Şimdi, Yargıtayın aslında esas görevi içtihat yaratmak, kanunları yorumlayarak hukuk yaratmak. İstinaf da kendine Yargıtayı örnek alıyorsa -çünkü istinaf Yargıtay değil- kendini küçük Yargıtay gibi görüp ondan sonra da "Ben de onun gibi onama kararı..." derse -çünkü "Yerel mahkeme kararlarına karşı istinaf sebeplerimi reddettiği zaman onu onamış oluyorum." derse- o zaman biz istinaf ile Yargıtayın ayrımını ortadan kaldırmış olacağız. Esas zaten problem burada.

Küçük bir örnek vereyim: Kıbrıs Yüksek Mahkemesinde her bir kararı -orası için belki "Küçük bir ülke." diyeceksiniz ama- tek tek elle ve sayfalarca yazarak birer içtihat olarak yayınlıyorlar. Kıbrıs, Çubuk kadar yer ama hukukun 1 kişi için de 1 milyon kişi için de aynı olması gerekiyor. Özellikle Yargıtayın onama kararlarının da gerekçeli olması lazım. Neden onuyorsun? "Şu yasanın şu maddesine göre..." veya "Şuna göre..." demesi lazım. Bizim Türk hukukundaki en büyük sıkıntılarımızdan biri, Yargıtaydaki iş yükünün aşırı artması, bölge adliye mahkemelerinin şimdiden bile tıkanması. İşte, belki de bugün görüştüğümüz tedbirler yargıyı hızlandıracak diyoruz ama bunlar da palyatif tedbirler, bunların daha alt sebeplerine inilip çözülmesi gerekiyor. O da tabii, siyasi iktidarın görevi.

Teşekkür ederim Sayın Başkan.

ANKARA BÖLGE ADLİYE MAHKEMESİ 21. HUKUK DAİRESİ BAŞKANI YUSUF ŞAHİN - Sayın Başkanım, bir cümleyle cevap vermek istiyorum.

OTURUM BAŞKANI GÜLAY SAMANCI - Tabii, buyurun.

ANKARA BÖLGE ADLİYE MAHKEMESİ 21. HUKUK DAİRESİ BAŞKANI YUSUF ŞAHİN - Bölge adliye mahkemesine "Yargıtay" veya "Küçük Yargıtay" gibi bir tanıma katılmıyorum. Biz derece mahkemesiyiz, hüküm mahkemesiyiz; içtihat mahkemesi değiliz. Farkımız da şu: Gerekçeyi mutlaka yazacağız zaten, istinaf sebeplerinin neden karşılanmadığını...

ALPAY ANTMEN (Mersin) - O zaman buna ne gerek var?

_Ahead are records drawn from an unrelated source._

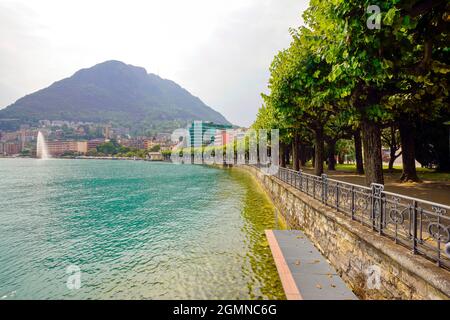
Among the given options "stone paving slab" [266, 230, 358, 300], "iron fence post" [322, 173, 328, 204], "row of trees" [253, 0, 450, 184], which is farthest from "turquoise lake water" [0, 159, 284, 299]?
"row of trees" [253, 0, 450, 184]

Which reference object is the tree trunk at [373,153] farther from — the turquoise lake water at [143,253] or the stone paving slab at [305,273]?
the turquoise lake water at [143,253]

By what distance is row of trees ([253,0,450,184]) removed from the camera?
5.89m

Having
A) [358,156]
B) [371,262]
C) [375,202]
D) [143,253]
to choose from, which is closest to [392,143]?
[358,156]

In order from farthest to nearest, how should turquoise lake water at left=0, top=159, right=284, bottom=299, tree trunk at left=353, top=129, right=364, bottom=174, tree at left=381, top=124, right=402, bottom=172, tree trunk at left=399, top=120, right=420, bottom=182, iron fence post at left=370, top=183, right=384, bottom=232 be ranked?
tree at left=381, top=124, right=402, bottom=172, tree trunk at left=353, top=129, right=364, bottom=174, tree trunk at left=399, top=120, right=420, bottom=182, turquoise lake water at left=0, top=159, right=284, bottom=299, iron fence post at left=370, top=183, right=384, bottom=232

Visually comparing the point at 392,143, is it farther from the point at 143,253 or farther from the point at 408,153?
the point at 143,253

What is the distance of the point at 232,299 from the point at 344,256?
3551 millimetres

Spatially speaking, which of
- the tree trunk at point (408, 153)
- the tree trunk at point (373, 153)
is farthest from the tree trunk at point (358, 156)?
the tree trunk at point (373, 153)

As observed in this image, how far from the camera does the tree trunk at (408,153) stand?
61.3ft

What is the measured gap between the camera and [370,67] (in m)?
7.00

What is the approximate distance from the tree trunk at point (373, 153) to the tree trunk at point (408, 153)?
1082 cm

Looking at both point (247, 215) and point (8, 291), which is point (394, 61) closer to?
point (247, 215)

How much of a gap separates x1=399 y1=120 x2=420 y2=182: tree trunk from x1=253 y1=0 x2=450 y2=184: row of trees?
6 cm

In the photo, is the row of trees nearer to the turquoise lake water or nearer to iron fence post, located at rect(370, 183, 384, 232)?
iron fence post, located at rect(370, 183, 384, 232)
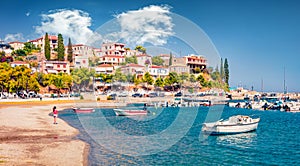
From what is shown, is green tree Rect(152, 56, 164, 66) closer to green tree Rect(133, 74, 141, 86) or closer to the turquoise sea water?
green tree Rect(133, 74, 141, 86)

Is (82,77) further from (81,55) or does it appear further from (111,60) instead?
(81,55)

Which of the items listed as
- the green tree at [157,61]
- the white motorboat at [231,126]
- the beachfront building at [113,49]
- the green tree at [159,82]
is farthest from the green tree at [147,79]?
the white motorboat at [231,126]

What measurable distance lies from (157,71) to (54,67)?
A: 1559 inches

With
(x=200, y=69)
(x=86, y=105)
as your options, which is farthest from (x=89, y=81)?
(x=200, y=69)

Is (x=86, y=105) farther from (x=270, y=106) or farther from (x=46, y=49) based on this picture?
(x=46, y=49)

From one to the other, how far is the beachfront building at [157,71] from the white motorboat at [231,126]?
80.8 metres

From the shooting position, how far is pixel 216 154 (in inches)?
906

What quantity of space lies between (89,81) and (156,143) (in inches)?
2965

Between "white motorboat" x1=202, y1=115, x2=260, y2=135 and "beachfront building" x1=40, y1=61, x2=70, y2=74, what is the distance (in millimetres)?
79830

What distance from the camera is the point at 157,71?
381ft

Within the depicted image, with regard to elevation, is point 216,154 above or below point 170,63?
below

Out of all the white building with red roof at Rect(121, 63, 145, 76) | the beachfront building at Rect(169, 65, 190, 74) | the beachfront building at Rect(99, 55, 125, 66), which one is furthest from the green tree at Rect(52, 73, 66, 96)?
the beachfront building at Rect(169, 65, 190, 74)

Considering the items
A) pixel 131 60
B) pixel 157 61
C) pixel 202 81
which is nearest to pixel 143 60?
pixel 131 60

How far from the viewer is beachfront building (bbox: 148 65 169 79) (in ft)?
375
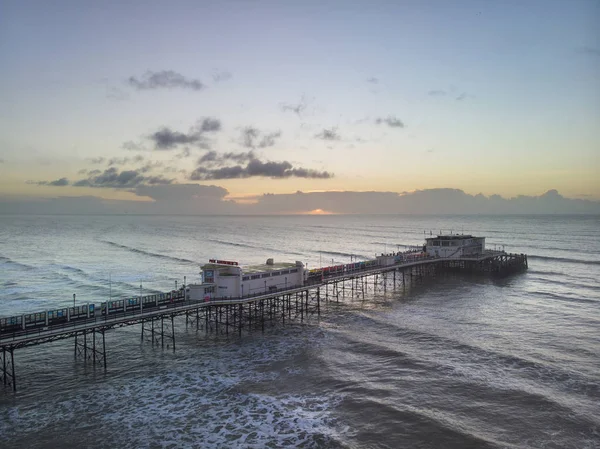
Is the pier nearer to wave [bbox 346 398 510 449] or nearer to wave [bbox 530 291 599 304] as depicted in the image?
wave [bbox 346 398 510 449]

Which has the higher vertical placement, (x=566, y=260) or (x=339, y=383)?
(x=566, y=260)

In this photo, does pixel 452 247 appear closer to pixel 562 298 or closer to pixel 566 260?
pixel 562 298

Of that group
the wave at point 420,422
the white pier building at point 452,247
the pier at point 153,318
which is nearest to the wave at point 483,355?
the wave at point 420,422

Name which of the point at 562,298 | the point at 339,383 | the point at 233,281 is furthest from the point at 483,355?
the point at 562,298

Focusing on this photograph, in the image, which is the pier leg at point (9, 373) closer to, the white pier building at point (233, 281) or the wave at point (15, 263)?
the white pier building at point (233, 281)

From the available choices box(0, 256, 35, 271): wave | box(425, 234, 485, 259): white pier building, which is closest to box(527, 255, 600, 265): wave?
box(425, 234, 485, 259): white pier building

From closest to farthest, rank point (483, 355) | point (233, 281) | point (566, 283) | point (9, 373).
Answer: point (9, 373), point (483, 355), point (233, 281), point (566, 283)

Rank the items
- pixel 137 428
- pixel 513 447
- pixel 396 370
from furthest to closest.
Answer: pixel 396 370 < pixel 137 428 < pixel 513 447

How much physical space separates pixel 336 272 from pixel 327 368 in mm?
32375

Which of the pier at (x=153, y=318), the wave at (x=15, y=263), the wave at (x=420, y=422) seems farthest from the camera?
the wave at (x=15, y=263)

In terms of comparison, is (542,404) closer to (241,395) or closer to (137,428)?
(241,395)

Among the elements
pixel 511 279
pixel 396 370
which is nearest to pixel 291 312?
pixel 396 370

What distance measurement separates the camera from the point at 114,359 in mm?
47375

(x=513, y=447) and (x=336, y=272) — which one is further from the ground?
(x=336, y=272)
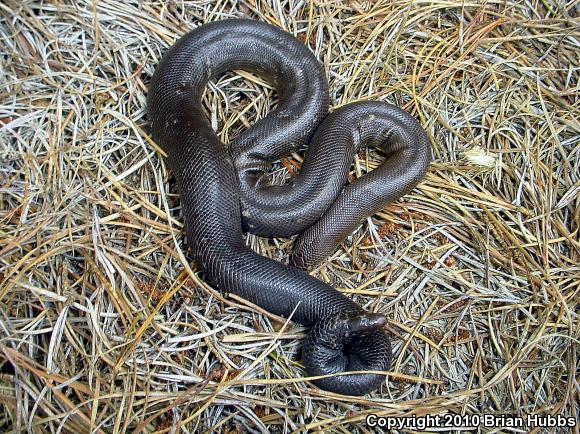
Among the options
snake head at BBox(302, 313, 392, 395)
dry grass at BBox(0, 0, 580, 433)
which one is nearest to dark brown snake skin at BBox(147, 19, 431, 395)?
snake head at BBox(302, 313, 392, 395)

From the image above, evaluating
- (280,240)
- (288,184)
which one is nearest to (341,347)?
(280,240)

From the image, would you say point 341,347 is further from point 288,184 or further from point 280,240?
point 288,184

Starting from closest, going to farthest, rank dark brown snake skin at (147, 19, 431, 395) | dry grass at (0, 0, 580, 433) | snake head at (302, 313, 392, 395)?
dry grass at (0, 0, 580, 433), snake head at (302, 313, 392, 395), dark brown snake skin at (147, 19, 431, 395)

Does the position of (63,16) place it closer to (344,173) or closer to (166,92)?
(166,92)

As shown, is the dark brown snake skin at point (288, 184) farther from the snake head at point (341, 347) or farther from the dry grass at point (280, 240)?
the dry grass at point (280, 240)

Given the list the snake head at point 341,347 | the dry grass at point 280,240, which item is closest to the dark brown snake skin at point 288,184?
the snake head at point 341,347

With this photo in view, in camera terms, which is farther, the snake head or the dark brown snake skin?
the dark brown snake skin

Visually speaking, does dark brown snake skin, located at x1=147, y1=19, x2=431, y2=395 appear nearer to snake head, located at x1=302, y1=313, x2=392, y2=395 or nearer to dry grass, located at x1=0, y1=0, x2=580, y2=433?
snake head, located at x1=302, y1=313, x2=392, y2=395

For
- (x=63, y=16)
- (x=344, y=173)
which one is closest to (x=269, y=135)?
(x=344, y=173)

ANKARA BÖLGE ADLİYE MAHKEMESİ 21. HUKUK DAİRESİ BAŞKANI YUSUF ŞAHİN - Bu ilk derece mahkemesinin özetini yapacağız, şimdi tamamını yazıyoruz.

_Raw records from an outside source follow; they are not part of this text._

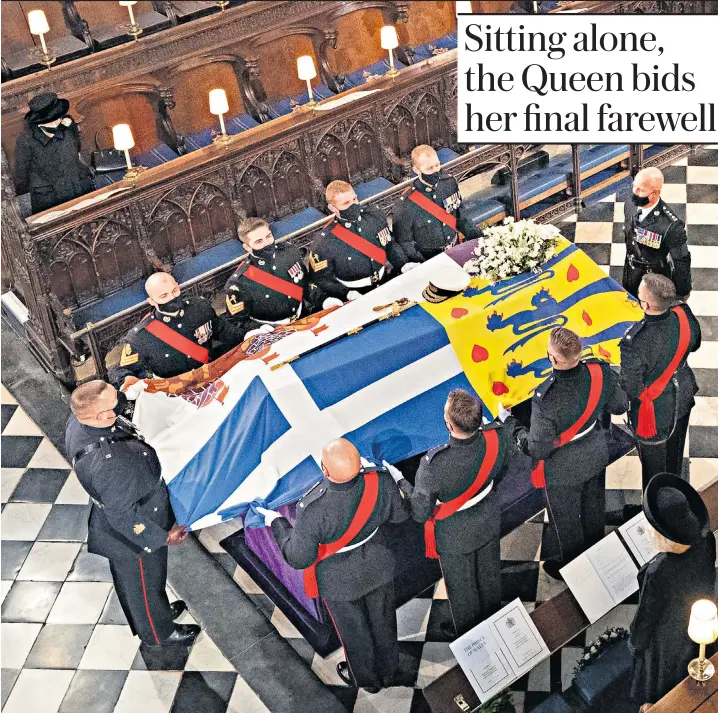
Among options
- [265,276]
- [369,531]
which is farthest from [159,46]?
[369,531]

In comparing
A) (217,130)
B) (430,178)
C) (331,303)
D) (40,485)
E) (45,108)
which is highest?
(45,108)

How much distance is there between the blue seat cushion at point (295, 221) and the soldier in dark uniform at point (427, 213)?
1.16m

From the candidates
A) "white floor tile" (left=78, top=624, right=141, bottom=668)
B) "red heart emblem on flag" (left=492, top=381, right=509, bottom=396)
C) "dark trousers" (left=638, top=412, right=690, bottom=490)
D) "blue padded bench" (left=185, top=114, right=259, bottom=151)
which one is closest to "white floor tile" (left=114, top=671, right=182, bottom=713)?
"white floor tile" (left=78, top=624, right=141, bottom=668)

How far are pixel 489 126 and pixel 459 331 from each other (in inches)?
55.4

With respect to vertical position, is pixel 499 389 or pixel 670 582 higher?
pixel 499 389

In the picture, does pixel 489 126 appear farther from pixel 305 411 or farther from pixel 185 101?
pixel 185 101

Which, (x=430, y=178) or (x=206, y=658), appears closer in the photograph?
(x=206, y=658)

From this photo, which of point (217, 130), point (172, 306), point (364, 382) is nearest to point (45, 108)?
point (217, 130)

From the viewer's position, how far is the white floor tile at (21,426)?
24.1 ft

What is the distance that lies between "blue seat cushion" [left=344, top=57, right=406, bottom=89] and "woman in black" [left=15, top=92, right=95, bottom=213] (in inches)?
103

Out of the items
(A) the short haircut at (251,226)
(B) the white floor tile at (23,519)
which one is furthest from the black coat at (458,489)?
(B) the white floor tile at (23,519)

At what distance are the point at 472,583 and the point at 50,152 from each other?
4164mm

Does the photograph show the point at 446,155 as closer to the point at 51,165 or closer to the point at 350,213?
→ the point at 350,213

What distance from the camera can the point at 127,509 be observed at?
5.48 meters
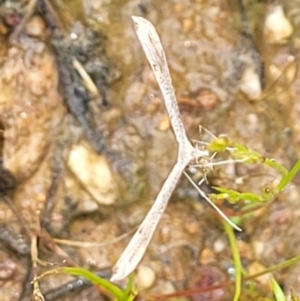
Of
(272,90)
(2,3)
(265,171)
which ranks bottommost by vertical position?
(265,171)

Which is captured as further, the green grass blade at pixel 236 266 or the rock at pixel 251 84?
the rock at pixel 251 84

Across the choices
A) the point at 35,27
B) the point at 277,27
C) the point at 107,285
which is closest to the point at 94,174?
the point at 107,285

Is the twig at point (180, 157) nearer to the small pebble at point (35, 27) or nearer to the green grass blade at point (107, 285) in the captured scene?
the green grass blade at point (107, 285)

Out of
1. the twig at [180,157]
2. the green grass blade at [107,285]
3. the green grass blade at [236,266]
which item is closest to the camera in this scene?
the twig at [180,157]

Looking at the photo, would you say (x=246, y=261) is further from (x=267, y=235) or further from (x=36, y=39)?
(x=36, y=39)

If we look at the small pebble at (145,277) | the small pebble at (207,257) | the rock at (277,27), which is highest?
the rock at (277,27)

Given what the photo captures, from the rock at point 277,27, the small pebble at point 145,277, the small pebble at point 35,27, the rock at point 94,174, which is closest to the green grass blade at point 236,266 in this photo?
the small pebble at point 145,277

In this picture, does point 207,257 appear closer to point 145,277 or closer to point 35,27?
point 145,277

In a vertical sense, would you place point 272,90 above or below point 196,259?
above

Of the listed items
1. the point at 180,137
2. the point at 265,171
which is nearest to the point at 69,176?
the point at 180,137
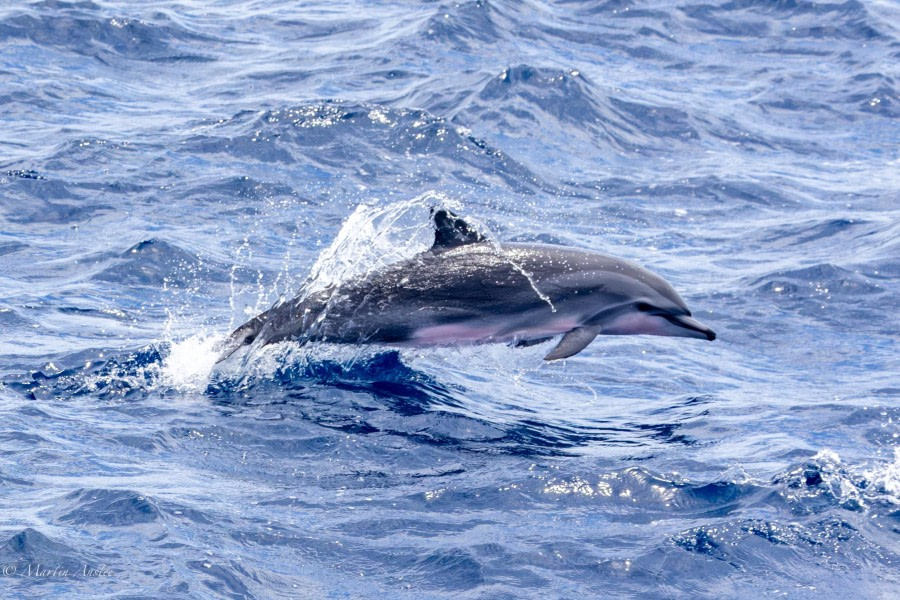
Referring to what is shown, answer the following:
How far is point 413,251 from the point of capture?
37.5ft

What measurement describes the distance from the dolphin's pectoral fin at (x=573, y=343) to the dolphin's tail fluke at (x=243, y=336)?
2.42m

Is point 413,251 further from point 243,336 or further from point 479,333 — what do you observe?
point 243,336

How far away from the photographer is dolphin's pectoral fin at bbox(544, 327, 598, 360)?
33.9 feet

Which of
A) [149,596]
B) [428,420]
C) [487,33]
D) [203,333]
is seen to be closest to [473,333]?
[428,420]

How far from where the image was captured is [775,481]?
9141 mm

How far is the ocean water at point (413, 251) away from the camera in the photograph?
8.04 meters

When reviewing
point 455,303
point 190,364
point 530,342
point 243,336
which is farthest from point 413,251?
point 190,364

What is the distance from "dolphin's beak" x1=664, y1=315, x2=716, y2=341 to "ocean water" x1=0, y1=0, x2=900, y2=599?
0.57 m

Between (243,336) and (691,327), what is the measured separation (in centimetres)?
401

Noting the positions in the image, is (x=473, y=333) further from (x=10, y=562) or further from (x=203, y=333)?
(x=10, y=562)

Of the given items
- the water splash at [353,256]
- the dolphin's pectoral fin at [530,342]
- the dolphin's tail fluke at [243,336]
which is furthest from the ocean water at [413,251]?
the dolphin's pectoral fin at [530,342]

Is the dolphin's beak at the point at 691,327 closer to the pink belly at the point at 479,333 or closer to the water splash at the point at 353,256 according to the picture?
the pink belly at the point at 479,333

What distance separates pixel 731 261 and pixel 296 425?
277 inches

ALPAY ANTMEN (Mersin) - "İlk derece mahkemesi kararı özetlenmez." deriz, biter.

ANKARA BÖLGE ADLİYE MAHKEMESİ 21. HUKUK DAİRESİ BAŞKANI YUSUF ŞAHİN - Hayır, diyemiyoruz işte, şu andaki metin -359- 1a'dan başlıyor "Hepsini yaz." diyor. Bu eğer şeyse, tamam, kaldırmasa. Şimdi esastan ret kararı vereceksek ilk derece mahkemesinin yazdıklarını bir daha yazmamızın bir anlamı yok.

ALPAY ANTMEN (Mersin) - İşte onu diyorum ben de, onu yazalım o zaman, hükmü düzeltelim.

ANKARA BÖLGE ADLİYE MAHKEMESİ 21. HUKUK DAİRESİ BAŞKANI YUSUF ŞAHİN - Yani biz burada kamuoyunun gerekçesiz karar eleştirisini karşıladık, istinaf sebeplerini mutlaka karşılayacağız.

Saygılar.

ALPAY ANTMEN (Mersin) - Altı ay sonra, bir yıl sonra istinaf dairelerinde iptaller gelecek "İlk derece mahkemesi kararı usul ve yasaya uygun olduğundan istinaf taleplerinin reddine" diye. İstediğiniz bahse girerim. Bu hüküm buna yol açacak.

ANKARA BÖLGE ADLİYE MAHKEMESİ 21. HUKUK DAİRESİ BAŞKANI YUSUF ŞAHİN - Biz bugüne kadar yapmadık.